### [EXERCISE DETAILS]
Give the entries again, exactly as written.

### [RECORDS FOR THE EXERCISE]
⁂

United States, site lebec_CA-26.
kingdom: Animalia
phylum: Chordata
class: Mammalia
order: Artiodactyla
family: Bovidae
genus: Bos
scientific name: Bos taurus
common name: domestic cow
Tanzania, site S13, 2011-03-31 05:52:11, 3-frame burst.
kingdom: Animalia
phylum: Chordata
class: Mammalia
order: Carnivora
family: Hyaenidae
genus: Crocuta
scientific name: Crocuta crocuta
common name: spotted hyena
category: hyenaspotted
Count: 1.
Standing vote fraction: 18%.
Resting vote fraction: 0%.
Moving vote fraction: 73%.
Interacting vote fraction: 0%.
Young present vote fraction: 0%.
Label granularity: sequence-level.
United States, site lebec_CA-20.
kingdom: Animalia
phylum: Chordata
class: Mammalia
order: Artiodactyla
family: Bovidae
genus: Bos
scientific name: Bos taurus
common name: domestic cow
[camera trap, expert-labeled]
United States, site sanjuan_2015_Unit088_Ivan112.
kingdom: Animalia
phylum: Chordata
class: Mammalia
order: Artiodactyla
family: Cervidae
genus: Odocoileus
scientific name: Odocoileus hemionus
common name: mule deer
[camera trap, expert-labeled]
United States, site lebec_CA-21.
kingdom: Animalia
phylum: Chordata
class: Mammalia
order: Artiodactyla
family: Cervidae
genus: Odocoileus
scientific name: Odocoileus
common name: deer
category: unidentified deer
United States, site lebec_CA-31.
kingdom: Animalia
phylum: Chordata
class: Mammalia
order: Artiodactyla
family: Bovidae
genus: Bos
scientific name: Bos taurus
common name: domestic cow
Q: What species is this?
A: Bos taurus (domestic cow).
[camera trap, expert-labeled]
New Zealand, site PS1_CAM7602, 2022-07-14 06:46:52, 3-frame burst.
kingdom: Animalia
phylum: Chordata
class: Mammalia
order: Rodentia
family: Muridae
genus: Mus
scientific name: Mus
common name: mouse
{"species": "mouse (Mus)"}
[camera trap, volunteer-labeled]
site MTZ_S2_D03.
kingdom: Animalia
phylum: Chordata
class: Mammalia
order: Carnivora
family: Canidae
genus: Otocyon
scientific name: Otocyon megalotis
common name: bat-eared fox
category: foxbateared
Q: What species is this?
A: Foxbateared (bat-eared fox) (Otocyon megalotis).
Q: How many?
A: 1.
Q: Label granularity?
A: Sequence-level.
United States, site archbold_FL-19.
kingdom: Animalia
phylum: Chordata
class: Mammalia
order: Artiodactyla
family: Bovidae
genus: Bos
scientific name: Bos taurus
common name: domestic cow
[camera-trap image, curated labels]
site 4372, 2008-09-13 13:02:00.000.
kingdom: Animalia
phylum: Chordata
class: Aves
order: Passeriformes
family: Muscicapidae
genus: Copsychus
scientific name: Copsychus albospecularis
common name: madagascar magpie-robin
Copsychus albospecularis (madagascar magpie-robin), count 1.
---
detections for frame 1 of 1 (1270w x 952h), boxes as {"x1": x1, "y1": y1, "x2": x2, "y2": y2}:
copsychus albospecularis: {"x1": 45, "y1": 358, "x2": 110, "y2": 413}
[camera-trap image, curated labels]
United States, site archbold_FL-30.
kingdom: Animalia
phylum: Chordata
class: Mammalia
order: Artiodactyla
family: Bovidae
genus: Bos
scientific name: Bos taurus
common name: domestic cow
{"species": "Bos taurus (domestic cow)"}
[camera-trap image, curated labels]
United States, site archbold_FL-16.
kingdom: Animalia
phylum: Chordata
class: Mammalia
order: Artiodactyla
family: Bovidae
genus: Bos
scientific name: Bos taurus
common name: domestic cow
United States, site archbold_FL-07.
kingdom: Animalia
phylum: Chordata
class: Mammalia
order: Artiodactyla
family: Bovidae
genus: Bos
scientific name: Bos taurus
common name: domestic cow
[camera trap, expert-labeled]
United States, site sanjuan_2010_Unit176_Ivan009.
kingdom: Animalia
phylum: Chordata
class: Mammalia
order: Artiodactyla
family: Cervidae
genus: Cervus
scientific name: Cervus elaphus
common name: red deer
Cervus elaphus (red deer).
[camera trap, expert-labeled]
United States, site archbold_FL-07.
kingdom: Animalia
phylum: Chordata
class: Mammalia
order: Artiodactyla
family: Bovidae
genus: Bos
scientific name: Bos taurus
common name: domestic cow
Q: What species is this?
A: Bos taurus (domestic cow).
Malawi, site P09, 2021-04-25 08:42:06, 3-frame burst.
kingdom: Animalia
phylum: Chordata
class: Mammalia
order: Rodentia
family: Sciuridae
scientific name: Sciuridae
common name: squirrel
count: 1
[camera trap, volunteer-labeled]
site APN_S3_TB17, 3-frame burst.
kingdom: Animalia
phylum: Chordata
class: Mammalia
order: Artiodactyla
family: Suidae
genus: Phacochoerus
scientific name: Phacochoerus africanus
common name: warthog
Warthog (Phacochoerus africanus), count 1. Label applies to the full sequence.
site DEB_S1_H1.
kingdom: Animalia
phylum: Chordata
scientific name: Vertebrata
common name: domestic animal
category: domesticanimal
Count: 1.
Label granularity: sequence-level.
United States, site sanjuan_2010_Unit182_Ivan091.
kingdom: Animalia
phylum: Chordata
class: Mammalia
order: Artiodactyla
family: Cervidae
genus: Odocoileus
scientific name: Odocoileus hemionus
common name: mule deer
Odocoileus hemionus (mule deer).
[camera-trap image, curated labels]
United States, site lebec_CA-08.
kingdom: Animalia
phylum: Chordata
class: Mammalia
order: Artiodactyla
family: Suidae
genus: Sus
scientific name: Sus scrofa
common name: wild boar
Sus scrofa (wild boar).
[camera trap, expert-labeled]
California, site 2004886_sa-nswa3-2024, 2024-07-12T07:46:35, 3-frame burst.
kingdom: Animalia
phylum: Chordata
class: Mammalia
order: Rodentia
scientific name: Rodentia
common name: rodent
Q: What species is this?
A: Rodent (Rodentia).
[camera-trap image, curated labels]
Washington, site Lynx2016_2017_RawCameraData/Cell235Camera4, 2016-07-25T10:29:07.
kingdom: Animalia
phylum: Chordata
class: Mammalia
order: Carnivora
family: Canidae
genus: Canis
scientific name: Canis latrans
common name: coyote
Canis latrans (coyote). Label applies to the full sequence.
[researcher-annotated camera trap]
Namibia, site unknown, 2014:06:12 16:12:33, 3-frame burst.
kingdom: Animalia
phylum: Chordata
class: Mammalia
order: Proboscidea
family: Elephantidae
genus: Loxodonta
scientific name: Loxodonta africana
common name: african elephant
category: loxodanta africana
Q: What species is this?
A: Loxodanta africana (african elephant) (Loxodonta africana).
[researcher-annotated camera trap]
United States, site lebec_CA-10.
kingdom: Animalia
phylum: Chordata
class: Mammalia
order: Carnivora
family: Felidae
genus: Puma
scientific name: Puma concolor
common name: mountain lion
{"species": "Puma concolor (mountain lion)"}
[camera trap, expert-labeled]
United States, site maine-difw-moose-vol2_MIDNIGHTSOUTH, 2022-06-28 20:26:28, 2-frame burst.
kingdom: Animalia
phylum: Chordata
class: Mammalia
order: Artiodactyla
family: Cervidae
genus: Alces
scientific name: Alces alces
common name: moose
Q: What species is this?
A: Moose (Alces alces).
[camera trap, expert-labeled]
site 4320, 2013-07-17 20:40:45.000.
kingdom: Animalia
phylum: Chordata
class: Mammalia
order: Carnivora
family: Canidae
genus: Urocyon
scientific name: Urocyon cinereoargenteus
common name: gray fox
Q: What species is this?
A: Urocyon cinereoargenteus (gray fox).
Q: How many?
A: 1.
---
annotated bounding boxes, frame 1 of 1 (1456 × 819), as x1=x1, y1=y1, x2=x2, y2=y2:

⁂

### [RESPONSE BELOW]
United States, site lebec_CA-26.
kingdom: Animalia
phylum: Chordata
class: Mammalia
order: Artiodactyla
family: Bovidae
genus: Bos
scientific name: Bos taurus
common name: domestic cow
Tanzania, site S13, 2011-03-31 05:52:11, 3-frame burst.
kingdom: Animalia
phylum: Chordata
class: Mammalia
order: Carnivora
family: Hyaenidae
genus: Crocuta
scientific name: Crocuta crocuta
common name: spotted hyena
category: hyenaspotted
Count: 1.
Standing vote fraction: 18%.
Resting vote fraction: 0%.
Moving vote fraction: 73%.
Interacting vote fraction: 0%.
Young present vote fraction: 0%.
Label granularity: sequence-level.
United States, site lebec_CA-20.
kingdom: Animalia
phylum: Chordata
class: Mammalia
order: Artiodactyla
family: Bovidae
genus: Bos
scientific name: Bos taurus
common name: domestic cow
[camera trap, expert-labeled]
United States, site sanjuan_2015_Unit088_Ivan112.
kingdom: Animalia
phylum: Chordata
class: Mammalia
order: Artiodactyla
family: Cervidae
genus: Odocoileus
scientific name: Odocoileus hemionus
common name: mule deer
[camera trap, expert-labeled]
United States, site lebec_CA-21.
kingdom: Animalia
phylum: Chordata
class: Mammalia
order: Artiodactyla
family: Cervidae
genus: Odocoileus
scientific name: Odocoileus
common name: deer
category: unidentified deer
United States, site lebec_CA-31.
kingdom: Animalia
phylum: Chordata
class: Mammalia
order: Artiodactyla
family: Bovidae
genus: Bos
scientific name: Bos taurus
common name: domestic cow
Q: What species is this?
A: Bos taurus (domestic cow).
[camera trap, expert-labeled]
New Zealand, site PS1_CAM7602, 2022-07-14 06:46:52, 3-frame burst.
kingdom: Animalia
phylum: Chordata
class: Mammalia
order: Rodentia
family: Muridae
genus: Mus
scientific name: Mus
common name: mouse
{"species": "mouse (Mus)"}
[camera trap, volunteer-labeled]
site MTZ_S2_D03.
kingdom: Animalia
phylum: Chordata
class: Mammalia
order: Carnivora
family: Canidae
genus: Otocyon
scientific name: Otocyon megalotis
common name: bat-eared fox
category: foxbateared
Q: What species is this?
A: Foxbateared (bat-eared fox) (Otocyon megalotis).
Q: How many?
A: 1.
Q: Label granularity?
A: Sequence-level.
United States, site archbold_FL-19.
kingdom: Animalia
phylum: Chordata
class: Mammalia
order: Artiodactyla
family: Bovidae
genus: Bos
scientific name: Bos taurus
common name: domestic cow
[camera-trap image, curated labels]
site 4372, 2008-09-13 13:02:00.000.
kingdom: Animalia
phylum: Chordata
class: Aves
order: Passeriformes
family: Muscicapidae
genus: Copsychus
scientific name: Copsychus albospecularis
common name: madagascar magpie-robin
Copsychus albospecularis (madagascar magpie-robin), count 1.
---
detections for frame 1 of 1 (1270w x 952h), boxes as {"x1": x1, "y1": y1, "x2": x2, "y2": y2}:
copsychus albospecularis: {"x1": 45, "y1": 358, "x2": 110, "y2": 413}
[camera-trap image, curated labels]
United States, site archbold_FL-30.
kingdom: Animalia
phylum: Chordata
class: Mammalia
order: Artiodactyla
family: Bovidae
genus: Bos
scientific name: Bos taurus
common name: domestic cow
{"species": "Bos taurus (domestic cow)"}
[camera-trap image, curated labels]
United States, site archbold_FL-16.
kingdom: Animalia
phylum: Chordata
class: Mammalia
order: Artiodactyla
family: Bovidae
genus: Bos
scientific name: Bos taurus
common name: domestic cow
United States, site archbold_FL-07.
kingdom: Animalia
phylum: Chordata
class: Mammalia
order: Artiodactyla
family: Bovidae
genus: Bos
scientific name: Bos taurus
common name: domestic cow
[camera trap, expert-labeled]
United States, site sanjuan_2010_Unit176_Ivan009.
kingdom: Animalia
phylum: Chordata
class: Mammalia
order: Artiodactyla
family: Cervidae
genus: Cervus
scientific name: Cervus elaphus
common name: red deer
Cervus elaphus (red deer).
[camera trap, expert-labeled]
United States, site archbold_FL-07.
kingdom: Animalia
phylum: Chordata
class: Mammalia
order: Artiodactyla
family: Bovidae
genus: Bos
scientific name: Bos taurus
common name: domestic cow
Q: What species is this?
A: Bos taurus (domestic cow).
Malawi, site P09, 2021-04-25 08:42:06, 3-frame burst.
kingdom: Animalia
phylum: Chordata
class: Mammalia
order: Rodentia
family: Sciuridae
scientific name: Sciuridae
common name: squirrel
count: 1
[camera trap, volunteer-labeled]
site APN_S3_TB17, 3-frame burst.
kingdom: Animalia
phylum: Chordata
class: Mammalia
order: Artiodactyla
family: Suidae
genus: Phacochoerus
scientific name: Phacochoerus africanus
common name: warthog
Warthog (Phacochoerus africanus), count 1. Label applies to the full sequence.
site DEB_S1_H1.
kingdom: Animalia
phylum: Chordata
scientific name: Vertebrata
common name: domestic animal
category: domesticanimal
Count: 1.
Label granularity: sequence-level.
United States, site sanjuan_2010_Unit182_Ivan091.
kingdom: Animalia
phylum: Chordata
class: Mammalia
order: Artiodactyla
family: Cervidae
genus: Odocoileus
scientific name: Odocoileus hemionus
common name: mule deer
Odocoileus hemionus (mule deer).
[camera-trap image, curated labels]
United States, site lebec_CA-08.
kingdom: Animalia
phylum: Chordata
class: Mammalia
order: Artiodactyla
family: Suidae
genus: Sus
scientific name: Sus scrofa
common name: wild boar
Sus scrofa (wild boar).
[camera trap, expert-labeled]
California, site 2004886_sa-nswa3-2024, 2024-07-12T07:46:35, 3-frame burst.
kingdom: Animalia
phylum: Chordata
class: Mammalia
order: Rodentia
scientific name: Rodentia
common name: rodent
Q: What species is this?
A: Rodent (Rodentia).
[camera-trap image, curated labels]
Washington, site Lynx2016_2017_RawCameraData/Cell235Camera4, 2016-07-25T10:29:07.
kingdom: Animalia
phylum: Chordata
class: Mammalia
order: Carnivora
family: Canidae
genus: Canis
scientific name: Canis latrans
common name: coyote
Canis latrans (coyote). Label applies to the full sequence.
[researcher-annotated camera trap]
Namibia, site unknown, 2014:06:12 16:12:33, 3-frame burst.
kingdom: Animalia
phylum: Chordata
class: Mammalia
order: Proboscidea
family: Elephantidae
genus: Loxodonta
scientific name: Loxodonta africana
common name: african elephant
category: loxodanta africana
Q: What species is this?
A: Loxodanta africana (african elephant) (Loxodonta africana).
[researcher-annotated camera trap]
United States, site lebec_CA-10.
kingdom: Animalia
phylum: Chordata
class: Mammalia
order: Carnivora
family: Felidae
genus: Puma
scientific name: Puma concolor
common name: mountain lion
{"species": "Puma concolor (mountain lion)"}
[camera trap, expert-labeled]
United States, site maine-difw-moose-vol2_MIDNIGHTSOUTH, 2022-06-28 20:26:28, 2-frame burst.
kingdom: Animalia
phylum: Chordata
class: Mammalia
order: Artiodactyla
family: Cervidae
genus: Alces
scientific name: Alces alces
common name: moose
Q: What species is this?
A: Moose (Alces alces).
[camera trap, expert-labeled]
site 4320, 2013-07-17 20:40:45.000.
kingdom: Animalia
phylum: Chordata
class: Mammalia
order: Carnivora
family: Canidae
genus: Urocyon
scientific name: Urocyon cinereoargenteus
common name: gray fox
Q: What species is this?
A: Urocyon cinereoargenteus (gray fox).
Q: How many?
A: 1.
---
annotated bounding boxes, frame 1 of 1 (1456 × 819), as x1=x1, y1=y1, x2=x2, y2=y2:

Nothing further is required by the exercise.